* **Aufgaben**:
[1] Bitte beantworte diese Fragen zum Text über Cygnus X-1:
(a) Wie viele Tage lang beobachtete das Team um Miller-Jones das Schwarze Loch?
(b) In welcher Zeitschrift ist die Studie erschienen?
(c) Von wo stammen laut Text diesmal die Beobachtungen?
[2] Schreib den Text über das Schwarze Loch bei Cygnus X-1 im Anschluss an seinen letzten Satz weiter.
==== Text ====
Nun sind 57 Jahre vergangen und Forscher haben herausgefunden, dass besagtes Schwarzes Loch bei Cygnus X-1 sehr viel massenreicher ist als zunächst geglaubt – man muss also neu darüber nachdenken, wie Schwarze Löcher sich formieren und entwickeln. Diesmal stammen die Beobachtungen von der Erdoberfläche.
121 Sonnenmassen
"Zu einem gewissen Grad waren die Ergebnisse zufällig", sagt James Miller-Jones vom International Centre for Radio Astronomy Research an der Curtin University in Australien und Hauptautor einer in "Science" erschienenen Studie. "Es war ursprünglich nicht unser Plan, die Entfernung und die Masse des Schwarzen Lochs erneut zu messen, aber als wir unsere Daten analysiert haben, erkannten wir das ganze Potential darin." Bei Schwarzen Löchern handelt es sich um Objekte, die so massereich sind, dass noch nicht mal Licht, geschweige denn physische Materie, ihrer einnehmenden Schwerkraft entkommen kann. Doch manchmal spuckt eines von ihnen unerklärliche Strahlungen und ionisierte Materie ins All.
Miller-Jones und sein Team wollten herausfinden, wie Materie von Schwarzen Löchern angezogen und abgestoßen wird, also schauten sie sich Cygnus X-1 genauer an. Sie beobachteten das Schwarze Loch über einen Zeitraum von sechs Tagen und nutzten dafür das Very Long Baseline Array, ein Netzwerk von 10 Radiointerferometern, die in ganz Nordamerika verteilt sind, von Hawaii bis zu den Virgin Islands. Die Auflösung ist vergleichbar mit einer, die ein 10 Zentimeter großes Objekt auf dem Mond erkennen könnte, und es ist dieselbe Technik, die das Event Horizon Telescope nutzte, um ein erstes Bild von einem Schwarzen Loch zu gewinnen.
==== Inhalt des Materials ====
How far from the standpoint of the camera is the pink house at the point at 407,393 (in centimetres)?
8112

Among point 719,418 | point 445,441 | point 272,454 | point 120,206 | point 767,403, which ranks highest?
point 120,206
====
* **Antworten**:
[1]
(a) Sechs Tage.
(b) In „Science“.
(c) Von der Erdoberfläche.

[2]
Mit einer Kombination aus Messungen, darunter Strahlung und Temperaturen, konnte das Team die genauen Umlaufbahnen von sowohl dem Schwarzem Loch bei Cygnus X-1 als auch dem Riesenstern HDE 226868 modellieren (beide Objekte umkreisen einander). Mit dem Wissen um die jeweiligen Umlaufbahnen der Objekte war es den Forschern möglich, deren Massen zu extrapolieren – im Falle des Schwarzen Lochs kamen sie auf 21 Sonnenmassen: Das entspricht etwa 50 Prozent mehr als zuvor vermutet.
Wie stark ist Sternwind?
Die Masse Schwarzer Löcher hängt von einigen Faktoren ab, insbesondere von der Größe des Sterns, der ins Schwarze Loch eingestürzt ist und die Menge an Masse, die in Form von Sternwind erodiert wird. Heißere und hellere Sterne produzieren tendenziell vermehrt volatilen Sternwind, und in der Regel sind sie auch massereicher. Je massereicher ein Stern also ist, umso anfälliger ist er dafür, vor und während seines Zusammenbruchs Masse zu verlieren. Dadurch wird ein Schwarzes Loch leichter.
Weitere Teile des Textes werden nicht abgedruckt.